Applications and their successful delivery have historically been defined by performance and availability. Meaning that not only must applications be functional, they also should be useable and perform well. E-commerce vendors such as Amazon, Zappos and Neiman Marcus are acutely aware of this-any degradation in performance means that customers go spend their money somewhere else. Their SLAs would encompass things like: availability of websites, availability of network infrastructure, back-end databases, transaction gateways and performance of specific actions that an end-user would perform on a website-for example: checking out, looking up a price, listing items in the shopping cart or comparing items. A very easy way to capture a general sense of how the complete infrastructure is performing would be to monitor the dollars spent per minute by customers. If this number begins to drop outside of expected spending, then something is wrong. No amount of IT service up-ness or down-ness is going to help you get this holistic overview.
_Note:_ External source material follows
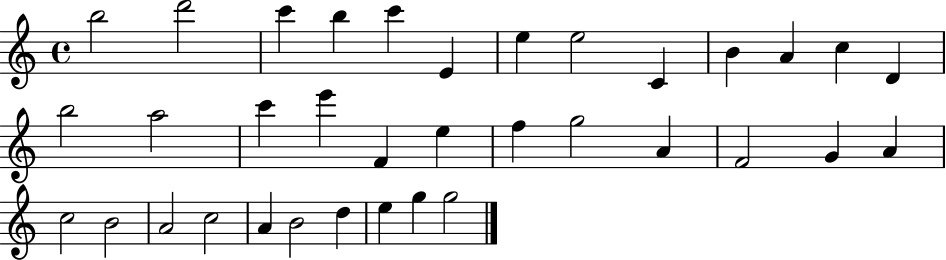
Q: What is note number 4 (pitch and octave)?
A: B5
An additional dimension around SLAs that will emerge over the next few years is cost. As applications are deployed across the cloud, it will be possible to dynamically move them onto more cost-effective platforms as cloud pricing changes. This concept of economic computing will become very interesting and will be explored in future blog postings.
Now, getting down to the details, what are the things that we need to do to create SLAs quickly and effectively?
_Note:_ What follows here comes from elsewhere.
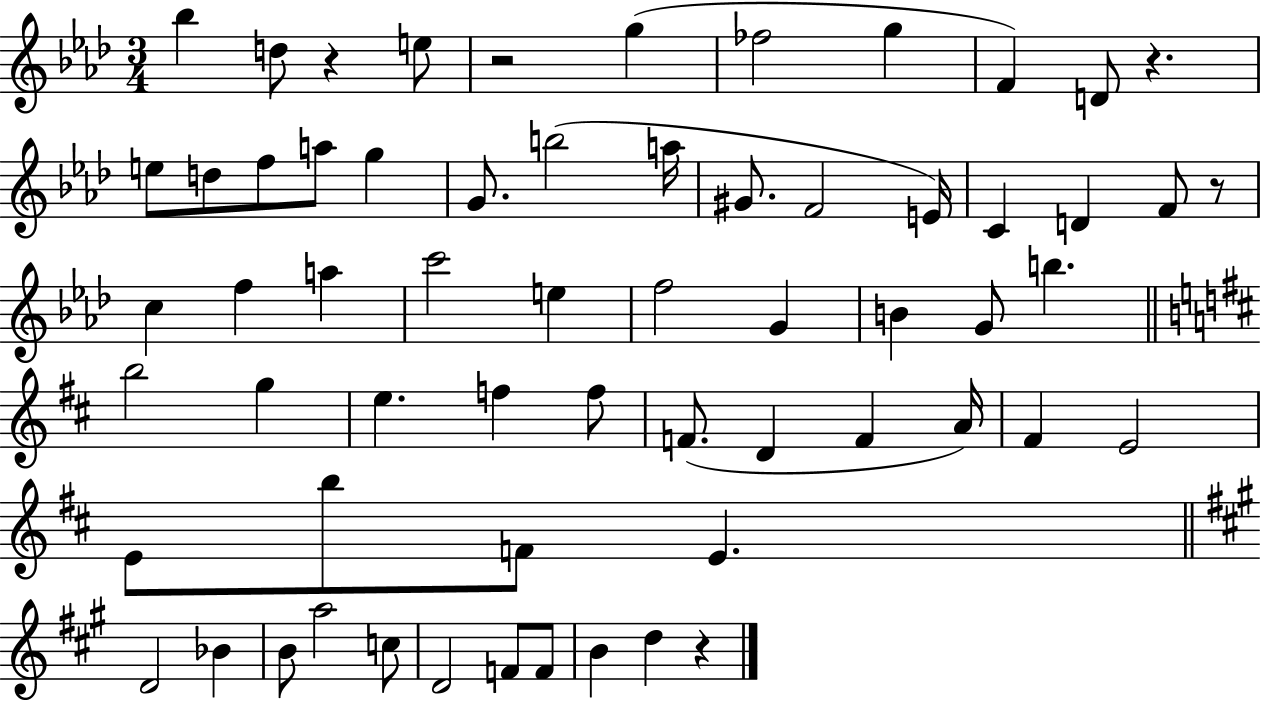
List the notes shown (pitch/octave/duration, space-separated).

Knowing that we need to keep a user's expectations in check, where do you start? People seldom realize that five nines availability (99.999 percent availability) is ridiculously hard to achieve and it comes at a prohibitive cost, which most business users will not pay. Additionally, not all applications are 24/7, they run on reduced work schedules and you'll need to accommodate for this in the reporting. A common problem that people have when starting to go down the SLA path is just figuring out where to start. As an IT user, it's important to be able to back-test an SLA based on historical performance and availability of data. Sometimes 'good enough' is, well, good enough.
Defining Metrics - Before even creating an SLA document/report, we'll need to make sure we've defined which metrics indicate availability and performance of the service we're providing. We also have to make sure we can actively monitor the metrics with our monitoring solution as well.
Baselining Current Service Level - Once monitoring of key business applications has been defined, we need to get a baseline of how we're currently performing before we commit to providing a level of service that we cannot possibly achieve. Being able to back-test SLAs for a given set of performance and availability metrics is key. For example, if end-user response time is a key component of an SLA, but it varies significantly over a period of time, it is easy to back-test when the SLA would be violated for a given performance threshold. This allows us to negotiate with an application owner for values that 'make sense.'
Proactive SLA Management - Once an SLA is created with objectives (SLO's) that define the availability and performance of an application, it's useful to get instant visibility on an SLA dashboard. It's also possible to set up SLA alerting, so that alerts can be generated when an issue occurs and starts to affect SLA performance. This is important if an SLA is trending to be violated, as it gives IT a chance to rectify an operational situation before getting penalized.
In summary, SLAs have become much easier to implement, manage and enjoy than in the past. With appropriate tooling and a collaborative mindset, IT can quickly demonstrate value around keeping applications available and performing well. Application environments are only going to get more complicated, so make sure you're staying on top.